Another factor is probably due to the tight-knit, old boy’s club-type community of the Baseball Writers Association of America. Even while they are competitors, these reporters do have a mutual respect among one another, and don’t want to steal their thunder. For some of the smaller, local reporters, it might be a simple act to acknowledge their good work and hope to promote their personal brand among ball fans.

If either of these possibilities (or a combination of both) are true, it’s something that should be acknowledged. Rosenthal has way more followers than any of those other sources could dream of (even Jon Heyman is stuck at around 300,000), so it’s unlikely casual ball fans would even be aware of their work on breaking the news. It demonstrates a recognition of the heel-toe work local analysts do, and celebrates the craft of embedding oneself with the team and building trusting relationships to capture that story – aka important qualities of sports journalism.

Underneath the surface, though, it still reflects the problematic trend of “needing” to be first – and rewarding the race to break. Obviously, trying to get the scoop on a story is an ancient practice in journalism, but the vitality it now plays is concerning, as it continues to allow misinformation to flourish.

As one example, a number of fake “Ken Rosenthal” accounts were created throughout the deadline, trying to deceive people by adding an extra underscore or switching a letter mid-name, but allowing our brains to interpret it as the actual name.

The MLB Network, wanting to quickly spread the news of a deal, took the bait.
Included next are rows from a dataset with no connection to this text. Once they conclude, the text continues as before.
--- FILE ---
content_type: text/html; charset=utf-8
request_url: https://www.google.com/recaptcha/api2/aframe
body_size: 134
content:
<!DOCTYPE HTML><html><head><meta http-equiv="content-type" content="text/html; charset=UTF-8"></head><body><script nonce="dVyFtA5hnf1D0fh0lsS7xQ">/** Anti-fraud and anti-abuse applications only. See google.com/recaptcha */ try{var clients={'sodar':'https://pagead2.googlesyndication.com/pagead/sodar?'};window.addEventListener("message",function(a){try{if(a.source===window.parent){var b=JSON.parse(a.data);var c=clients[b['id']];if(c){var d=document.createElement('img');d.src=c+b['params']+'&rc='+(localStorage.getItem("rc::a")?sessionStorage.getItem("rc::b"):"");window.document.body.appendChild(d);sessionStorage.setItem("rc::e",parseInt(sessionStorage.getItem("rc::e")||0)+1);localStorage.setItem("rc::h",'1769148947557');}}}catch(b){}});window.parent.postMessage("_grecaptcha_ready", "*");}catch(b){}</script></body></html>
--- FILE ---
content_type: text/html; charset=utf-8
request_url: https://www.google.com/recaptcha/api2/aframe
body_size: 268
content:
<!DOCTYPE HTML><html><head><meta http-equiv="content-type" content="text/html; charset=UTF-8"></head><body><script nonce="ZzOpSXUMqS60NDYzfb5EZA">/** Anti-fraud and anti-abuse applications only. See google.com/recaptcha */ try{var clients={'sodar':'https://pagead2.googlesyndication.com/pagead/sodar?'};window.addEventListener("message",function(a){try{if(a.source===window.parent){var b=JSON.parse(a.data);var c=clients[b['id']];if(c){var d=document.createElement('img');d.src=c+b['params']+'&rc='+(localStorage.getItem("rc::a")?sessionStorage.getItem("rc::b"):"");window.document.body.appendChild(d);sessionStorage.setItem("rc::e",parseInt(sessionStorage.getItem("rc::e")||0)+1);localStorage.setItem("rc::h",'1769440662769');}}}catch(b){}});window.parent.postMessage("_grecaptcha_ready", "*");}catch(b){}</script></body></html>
Jim Bowden, of ESPN, announced a trade involving the New York Yankees that never happened.

Obviously, misinformation about a baseball trade isn’t as damning as that of providing the wrong name of a mass murderer. Yet we need to come to grips with this race to be first, and the baseball deadline reminds us of that. The “throw everything at the wall and hope something factual sticks” approach can’t survive forever.
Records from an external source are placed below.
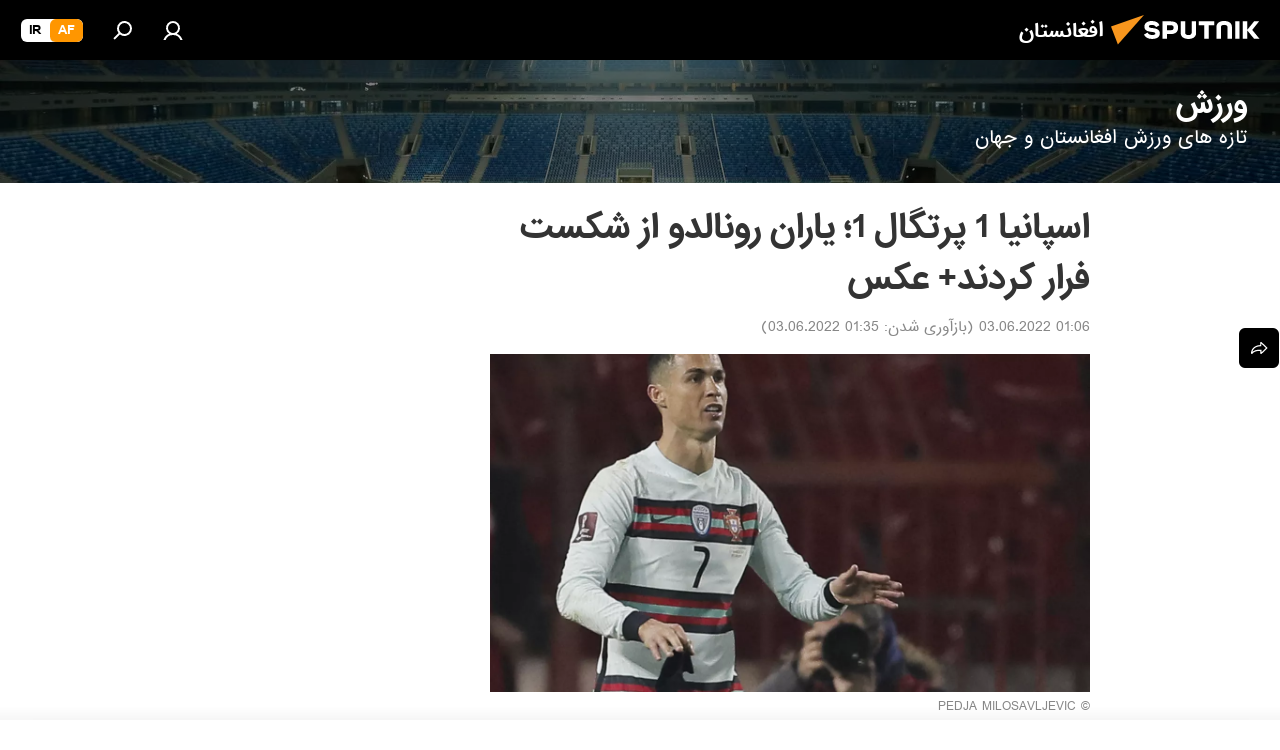

--- FILE ---
content_type: text/css
request_url: https://cdn1.img.sputnik.af/css/libs/fonts_iranian.min.css?936253100
body_size: -76
content:
@font-face{font-family:"IRANSans";src:url("/css/fonts/Iranian_Sans/iranian-sans-bold-webfont.woff2") format("woff2"),url("/css/fonts/Iranian_Sans/iranian-sans-bold-webfont.woff") format("woff"),url("/css/fonts/Iranian_Sans/iranian-sans-bold-webfont.ttf") format("truetype"),url("/css/fonts/Iranian_Sans/iranian-sans-bold-webfont.eot");font-weight:600;font-style:normal;font-display:swap}@font-face{font-family:"IRANSans";src:url("/css/fonts/Iranian_Sans/iranian-sans-webfont.woff2") format("woff2"),url("/css/fonts/Iranian_Sans/iranian-sans-webfont.woff") format("woff"),url("/css/fonts/Iranian_Sans/iranian-sans-webfont.ttf") format("truetype"),url("/css/fonts/Iranian_Sans/iranian-sans-webfont.eot");font-weight:500;font-style:normal;font-display:swap}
The thinking is that if you break a huge story, you’ll get name recognition, which will both boost your personal brand but also that of your employer (be it a newspaper, a blog, a television/radio outlet, whatever). You’ll also increase your followers, which means more people clicking through to links on your stories, bringing potential page view ad bucks to whoever is hosting your work.

Reporters must remember that getting it wrong can be a seriously damaging blow to your reputation. As much as it bothers readers, or leaves you open to defamation allegations, the real threat is the impact it leaves open to your brand.

Keeping with sports, Aaron Ward, a hockey analyst with TSN, famously tweeted that fan favourite Jarome Iginla was traded to the Boston Bruins. Not long after, it came out he was actually traded to the Pittsburgh Penguins. The network, which employs some of the brightest analysts in the sports, remained relatively unscathed, though apologies for the misinformation were published.

For Ward – a three-time Stanley Cup winner – however, discussions on hockey boards across the web popped up inquiring whether he should remain as an analyst, or pack his bags. The New England Sports Network (the local broadcaster for the Bruins) bit on the scoop, publishing a post online that Iginila had been traded to Beantown.

In conclusion, we should continue to celebrate the tremendous journalism that a number of reporters are doing in locker rooms and press boxes across the world, whether it be for a small community college campus paper or an international broadcaster like ESPN. However, the race to be first must be gauged carefully, and those working in sports shouldn’t consider themselves immune from the blowback that their colleagues working in the news section face.

It shouldn’t matter who pens an 140-character breaking news alert first. It should be about getting the story – the whole story – correct, analyzing it, putting it in the context, and finding reactions. In other words, what good sports journalism’s always been about.